Stored data entries:
--- START ---

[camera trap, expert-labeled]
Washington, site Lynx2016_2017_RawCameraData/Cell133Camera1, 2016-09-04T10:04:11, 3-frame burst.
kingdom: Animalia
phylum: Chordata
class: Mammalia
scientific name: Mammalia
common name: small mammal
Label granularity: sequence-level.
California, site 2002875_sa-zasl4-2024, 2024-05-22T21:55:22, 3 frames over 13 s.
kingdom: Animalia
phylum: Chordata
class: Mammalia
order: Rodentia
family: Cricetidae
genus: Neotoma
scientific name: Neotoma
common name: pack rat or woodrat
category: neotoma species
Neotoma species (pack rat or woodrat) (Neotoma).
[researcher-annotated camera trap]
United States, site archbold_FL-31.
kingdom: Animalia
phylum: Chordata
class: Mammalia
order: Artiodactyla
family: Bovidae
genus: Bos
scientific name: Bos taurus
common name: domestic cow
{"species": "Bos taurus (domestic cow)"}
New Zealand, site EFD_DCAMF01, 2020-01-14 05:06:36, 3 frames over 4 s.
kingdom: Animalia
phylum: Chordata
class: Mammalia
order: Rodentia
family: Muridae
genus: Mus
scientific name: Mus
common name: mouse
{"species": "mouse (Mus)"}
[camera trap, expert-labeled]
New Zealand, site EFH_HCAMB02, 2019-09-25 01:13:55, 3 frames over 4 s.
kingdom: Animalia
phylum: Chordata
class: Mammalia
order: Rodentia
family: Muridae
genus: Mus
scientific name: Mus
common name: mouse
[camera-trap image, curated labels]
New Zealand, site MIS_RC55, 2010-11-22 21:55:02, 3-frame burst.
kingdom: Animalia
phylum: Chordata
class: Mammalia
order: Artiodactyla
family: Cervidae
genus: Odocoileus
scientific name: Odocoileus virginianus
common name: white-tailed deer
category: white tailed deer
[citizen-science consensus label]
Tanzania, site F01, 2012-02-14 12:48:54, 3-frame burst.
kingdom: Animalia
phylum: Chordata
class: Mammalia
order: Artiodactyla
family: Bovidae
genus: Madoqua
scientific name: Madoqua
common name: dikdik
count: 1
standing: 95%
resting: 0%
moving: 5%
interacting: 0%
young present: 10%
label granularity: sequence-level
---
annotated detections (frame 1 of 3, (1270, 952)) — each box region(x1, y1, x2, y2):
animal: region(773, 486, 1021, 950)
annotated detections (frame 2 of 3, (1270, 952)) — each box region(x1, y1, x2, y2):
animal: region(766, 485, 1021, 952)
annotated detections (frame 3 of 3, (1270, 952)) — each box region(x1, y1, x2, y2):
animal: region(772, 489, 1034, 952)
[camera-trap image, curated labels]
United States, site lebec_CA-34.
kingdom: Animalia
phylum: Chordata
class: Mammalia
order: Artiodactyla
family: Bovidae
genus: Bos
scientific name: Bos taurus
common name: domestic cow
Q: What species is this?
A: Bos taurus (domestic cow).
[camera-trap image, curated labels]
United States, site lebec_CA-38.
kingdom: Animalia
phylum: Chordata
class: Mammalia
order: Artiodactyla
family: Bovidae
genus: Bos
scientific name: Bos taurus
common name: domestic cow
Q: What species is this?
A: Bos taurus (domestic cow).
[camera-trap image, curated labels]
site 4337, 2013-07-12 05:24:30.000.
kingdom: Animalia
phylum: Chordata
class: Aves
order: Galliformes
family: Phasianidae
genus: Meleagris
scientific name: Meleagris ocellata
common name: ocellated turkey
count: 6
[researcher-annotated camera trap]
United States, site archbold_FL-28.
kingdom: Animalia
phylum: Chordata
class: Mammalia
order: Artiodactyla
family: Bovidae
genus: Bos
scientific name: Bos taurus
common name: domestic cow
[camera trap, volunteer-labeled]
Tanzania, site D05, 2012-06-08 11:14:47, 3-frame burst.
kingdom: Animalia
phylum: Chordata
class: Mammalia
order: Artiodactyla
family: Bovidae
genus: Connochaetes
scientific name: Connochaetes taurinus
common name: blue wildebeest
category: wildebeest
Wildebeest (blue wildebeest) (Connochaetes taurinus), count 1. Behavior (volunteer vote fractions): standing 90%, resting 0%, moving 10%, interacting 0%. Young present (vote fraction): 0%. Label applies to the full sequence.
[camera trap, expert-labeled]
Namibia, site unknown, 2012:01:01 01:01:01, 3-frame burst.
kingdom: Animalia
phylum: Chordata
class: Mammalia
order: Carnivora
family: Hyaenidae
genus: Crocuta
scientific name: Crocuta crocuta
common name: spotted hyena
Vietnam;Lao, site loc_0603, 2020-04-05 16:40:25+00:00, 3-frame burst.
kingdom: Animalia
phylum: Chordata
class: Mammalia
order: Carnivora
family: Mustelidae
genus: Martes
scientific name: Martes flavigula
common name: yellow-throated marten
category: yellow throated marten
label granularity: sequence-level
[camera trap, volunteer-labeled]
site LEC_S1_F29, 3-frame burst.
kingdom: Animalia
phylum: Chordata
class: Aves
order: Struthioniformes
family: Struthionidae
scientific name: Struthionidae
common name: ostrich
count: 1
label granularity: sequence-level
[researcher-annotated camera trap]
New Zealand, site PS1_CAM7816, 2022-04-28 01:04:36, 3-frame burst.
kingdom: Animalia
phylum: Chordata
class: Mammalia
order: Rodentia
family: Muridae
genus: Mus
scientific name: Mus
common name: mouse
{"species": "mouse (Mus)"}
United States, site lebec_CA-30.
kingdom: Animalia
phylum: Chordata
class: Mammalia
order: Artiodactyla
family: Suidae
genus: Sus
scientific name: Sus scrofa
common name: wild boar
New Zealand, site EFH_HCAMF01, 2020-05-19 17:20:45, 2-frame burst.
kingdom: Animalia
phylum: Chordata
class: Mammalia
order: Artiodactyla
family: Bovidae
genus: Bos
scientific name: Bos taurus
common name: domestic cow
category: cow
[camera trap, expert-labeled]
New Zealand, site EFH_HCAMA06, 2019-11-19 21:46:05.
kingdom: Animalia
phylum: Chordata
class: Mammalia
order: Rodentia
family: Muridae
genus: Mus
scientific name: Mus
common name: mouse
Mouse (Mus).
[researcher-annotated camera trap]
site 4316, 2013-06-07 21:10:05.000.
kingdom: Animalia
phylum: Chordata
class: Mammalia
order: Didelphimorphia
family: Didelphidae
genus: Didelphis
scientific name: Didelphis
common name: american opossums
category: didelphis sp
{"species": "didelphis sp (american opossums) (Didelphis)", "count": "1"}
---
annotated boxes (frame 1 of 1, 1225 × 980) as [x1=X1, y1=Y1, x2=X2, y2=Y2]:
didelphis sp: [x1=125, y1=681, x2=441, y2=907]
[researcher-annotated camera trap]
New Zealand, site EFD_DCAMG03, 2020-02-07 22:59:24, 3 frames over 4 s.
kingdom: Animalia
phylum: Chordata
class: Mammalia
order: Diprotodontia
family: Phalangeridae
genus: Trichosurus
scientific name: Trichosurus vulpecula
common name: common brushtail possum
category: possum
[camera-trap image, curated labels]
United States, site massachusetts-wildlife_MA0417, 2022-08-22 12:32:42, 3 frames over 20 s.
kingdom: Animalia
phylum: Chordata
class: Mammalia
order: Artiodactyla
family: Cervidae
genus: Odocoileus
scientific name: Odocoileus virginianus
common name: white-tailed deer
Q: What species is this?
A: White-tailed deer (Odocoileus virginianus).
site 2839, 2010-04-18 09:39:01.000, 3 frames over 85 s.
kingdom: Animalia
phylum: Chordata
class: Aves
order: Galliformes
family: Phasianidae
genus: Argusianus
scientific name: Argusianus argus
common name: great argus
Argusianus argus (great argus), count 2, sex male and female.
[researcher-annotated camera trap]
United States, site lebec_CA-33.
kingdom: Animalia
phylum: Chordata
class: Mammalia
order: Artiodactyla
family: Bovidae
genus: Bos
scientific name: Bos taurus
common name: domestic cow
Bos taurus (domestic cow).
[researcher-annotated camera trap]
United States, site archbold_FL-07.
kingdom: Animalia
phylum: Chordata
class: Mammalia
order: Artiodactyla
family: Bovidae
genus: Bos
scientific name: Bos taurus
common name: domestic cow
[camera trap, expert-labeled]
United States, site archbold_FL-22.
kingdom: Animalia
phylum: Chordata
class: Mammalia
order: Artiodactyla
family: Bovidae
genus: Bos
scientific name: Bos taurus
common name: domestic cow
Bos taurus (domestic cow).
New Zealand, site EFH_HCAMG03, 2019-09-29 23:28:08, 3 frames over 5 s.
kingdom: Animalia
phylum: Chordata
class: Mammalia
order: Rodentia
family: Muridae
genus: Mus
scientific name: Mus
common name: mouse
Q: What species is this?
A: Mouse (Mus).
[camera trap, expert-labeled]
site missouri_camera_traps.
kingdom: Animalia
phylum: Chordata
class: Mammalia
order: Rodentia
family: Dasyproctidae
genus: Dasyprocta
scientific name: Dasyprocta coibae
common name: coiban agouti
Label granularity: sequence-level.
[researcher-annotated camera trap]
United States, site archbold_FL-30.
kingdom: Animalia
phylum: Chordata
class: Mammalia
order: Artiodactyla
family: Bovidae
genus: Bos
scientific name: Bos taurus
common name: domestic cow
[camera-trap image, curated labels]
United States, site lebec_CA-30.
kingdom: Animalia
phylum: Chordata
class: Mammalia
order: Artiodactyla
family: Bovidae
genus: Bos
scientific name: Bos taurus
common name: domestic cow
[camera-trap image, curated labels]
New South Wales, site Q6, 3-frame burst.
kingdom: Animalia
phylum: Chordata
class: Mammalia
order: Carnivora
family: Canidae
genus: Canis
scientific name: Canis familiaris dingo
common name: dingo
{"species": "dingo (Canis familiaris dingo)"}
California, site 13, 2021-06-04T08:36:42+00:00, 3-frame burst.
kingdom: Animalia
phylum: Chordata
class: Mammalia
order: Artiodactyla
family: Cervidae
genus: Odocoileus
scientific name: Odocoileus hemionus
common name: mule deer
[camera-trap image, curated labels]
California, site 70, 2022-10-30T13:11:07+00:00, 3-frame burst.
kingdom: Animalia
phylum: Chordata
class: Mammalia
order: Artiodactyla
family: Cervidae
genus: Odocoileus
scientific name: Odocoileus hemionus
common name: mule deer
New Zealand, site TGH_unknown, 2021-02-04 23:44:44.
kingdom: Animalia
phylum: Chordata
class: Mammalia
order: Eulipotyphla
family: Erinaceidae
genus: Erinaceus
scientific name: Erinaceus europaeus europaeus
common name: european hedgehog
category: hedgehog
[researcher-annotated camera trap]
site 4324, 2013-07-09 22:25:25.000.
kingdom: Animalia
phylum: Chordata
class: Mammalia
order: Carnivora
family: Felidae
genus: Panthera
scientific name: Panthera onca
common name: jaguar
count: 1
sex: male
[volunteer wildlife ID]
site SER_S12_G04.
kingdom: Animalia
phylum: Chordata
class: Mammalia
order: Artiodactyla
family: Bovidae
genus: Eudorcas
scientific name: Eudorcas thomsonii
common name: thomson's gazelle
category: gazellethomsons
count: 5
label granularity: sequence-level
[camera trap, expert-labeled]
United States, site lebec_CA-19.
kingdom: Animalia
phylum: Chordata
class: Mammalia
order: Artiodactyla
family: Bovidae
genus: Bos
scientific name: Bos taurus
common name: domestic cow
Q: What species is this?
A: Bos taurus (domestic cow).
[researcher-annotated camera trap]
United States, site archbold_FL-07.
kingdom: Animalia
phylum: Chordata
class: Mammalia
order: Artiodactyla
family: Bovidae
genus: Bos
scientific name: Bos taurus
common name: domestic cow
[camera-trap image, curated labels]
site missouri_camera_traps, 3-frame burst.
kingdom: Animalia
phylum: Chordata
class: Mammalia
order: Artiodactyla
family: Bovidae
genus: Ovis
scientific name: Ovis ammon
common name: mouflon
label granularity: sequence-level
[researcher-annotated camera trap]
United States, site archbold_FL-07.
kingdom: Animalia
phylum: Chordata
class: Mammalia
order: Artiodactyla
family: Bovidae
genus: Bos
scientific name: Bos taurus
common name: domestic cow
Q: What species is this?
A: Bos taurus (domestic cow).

--- END ---

[ASSIGNED TASK] Up to and including the line with "scientific name: Neotoma", please return the records exactly, beginning from their first line.

[SOLUTION TO THIS EXERCISE]
[camera trap, expert-labeled]
Washington, site Lynx2016_2017_RawCameraData/Cell133Camera1, 2016-09-04T10:04:11, 3-frame burst.
kingdom: Animalia
phylum: Chordata
class: Mammalia
scientific name: Mammalia
common name: small mammal
Label granularity: sequence-level.
California, site 2002875_sa-zasl4-2024, 2024-05-22T21:55:22, 3 frames over 13 s.
kingdom: Animalia
phylum: Chordata
class: Mammalia
order: Rodentia
family: Cricetidae
genus: Neotoma
scientific name: Neotoma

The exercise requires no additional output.